◆ DIRECTIVES:
1. In the post about MIT's "personal food computer," who is named as director of MIT's Open Agriculture Initiative?
2. Reproduce the post about MIT's "personal food computer" word for word, between "Ahhh, MIT ." and "plant in a box.", inclusive.
3. Resume the post about MIT's "personal food computer" from the point where it stops.

◆ SELECTED EXTRACT:
◆ ◆ ◆ ◆

“MIT Built a Theranos for Plants”

This news article by Tom McKay is hilarious:

The prestigious multidisciplinary MIT Media Lab built a “personal food computer” that worked so poorly that demos had to be faked Theranos-style . . . According to Business Insider, the project—a plastic hydroponic grow box filled with “advanced sensors and LED lights” that would supposedly make it possible to replicate crop conditions from any part of the global—was a sham, with MIT’s Open Agriculture Initiative director Caleb Harper resorting to faking demos . . . According to Business Insider, Harper directed an email requesting comment to an MIT spokesperson, who “didn’t provide a comment.”

No comment, huh? The “Media Lab” should be able to do better than that, no? If that’s all they can do, they could just as well hire the media team from Cornell. You’re the goddam media lab, dudes: you should be able to work with the media, no?

Ahhh, MIT . . . what’s happened to you? Lots has changed since 1986, I guess.

29 thoughts on ““MIT Built a Theranos for Plants”

  1. I’m not bothered by washing dust off the leaves to get a better picture for publication. Let’s give them a pass for that one.

    As for the rest: WTF? They put dozens of machines in schools and “at most two grew a plant”, how is that even possible? A plant needs air, water, and light. That’s it. (For years I thought orchids were especially finicky, from reading Nero Wolf novels, but that wasn’t true, they’re easy too). I mean, even if the box did LITERALLY NOTHING you’d be able to grow a plant in it, as long as you’re allowed to water the plant.

    • In my experience it is quite challenging to grow a plant in a box.

      Without airflow, the plants gets spindly and fall over. Powdery mildew is a big problem as well. You have to spray with insecticidal soap to prevent aphids. There are no pollinators unless you put the box outside and open it up, and now you are not growing in a box anymore. The list goes on.

◆ ◆ ◆ ◆

◆ GIVEN DATA:
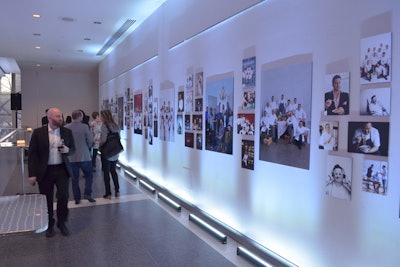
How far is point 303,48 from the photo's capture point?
3.14 m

◆ ◆ ◆ ◆

◆ SOLVED TASKS:
1. Caleb Harper

2.
Ahhh, MIT . . . what’s happened to you? Lots has changed since 1986, I guess.

29 thoughts on ““MIT Built a Theranos for Plants”

  1. I’m not bothered by washing dust off the leaves to get a better picture for publication. Let’s give them a pass for that one.

    As for the rest: WTF? They put dozens of machines in schools and “at most two grew a plant”, how is that even possible? A plant needs air, water, and light. That’s it. (For years I thought orchids were especially finicky, from reading Nero Wolf novels, but that wasn’t true, they’re easy too). I mean, even if the box did LITERALLY NOTHING you’d be able to grow a plant in it, as long as you’re allowed to water the plant.

    • In my experience it is quite challenging to grow a plant in a box.

3.
      I agree that there is a WTF here, but it is more like: couldn’t they find one person who had actually tried to grow a plant in a box before? How about one of those Biosphere terranauts?

    • Dusting off the leaves for a photo shoot might be fine except how would the leaves get dusty on a plant grown in the box? They wouldn’t, and the plant wasn’t, so the plant was put in the box and dusted to hide from funders the fact that it wasn’t grown in the box.

    • “how is that even possible?”

      I remember reading about this ages ago. One of the problems was that the boxes had a Unix computer in them, and getting each box set up required someone who could do Unix systems maintenance, required an internet connection to download the software, and never worked. Typical computer-related stupidity.

  2. Not to defend this stupidity, but I feel very often “no comment” is a good response personally wherever the media is concerned even when there’s nothing to hide.

    The average journalist today has very low standards. Much harder to misquote a no comment.

  3. I wouldn’t speak to a journalist of media person on any topic for any reason, period. As Rahul says, there’s just no future in letting someone else interpret, paraphrase or simply mis-represent your position.

    There is no media person, anywhere, whose interest is perfectly aligned with mine. Someone’s quest for more page views or clicks is not going to necessarily involve quoting me accurately or completely.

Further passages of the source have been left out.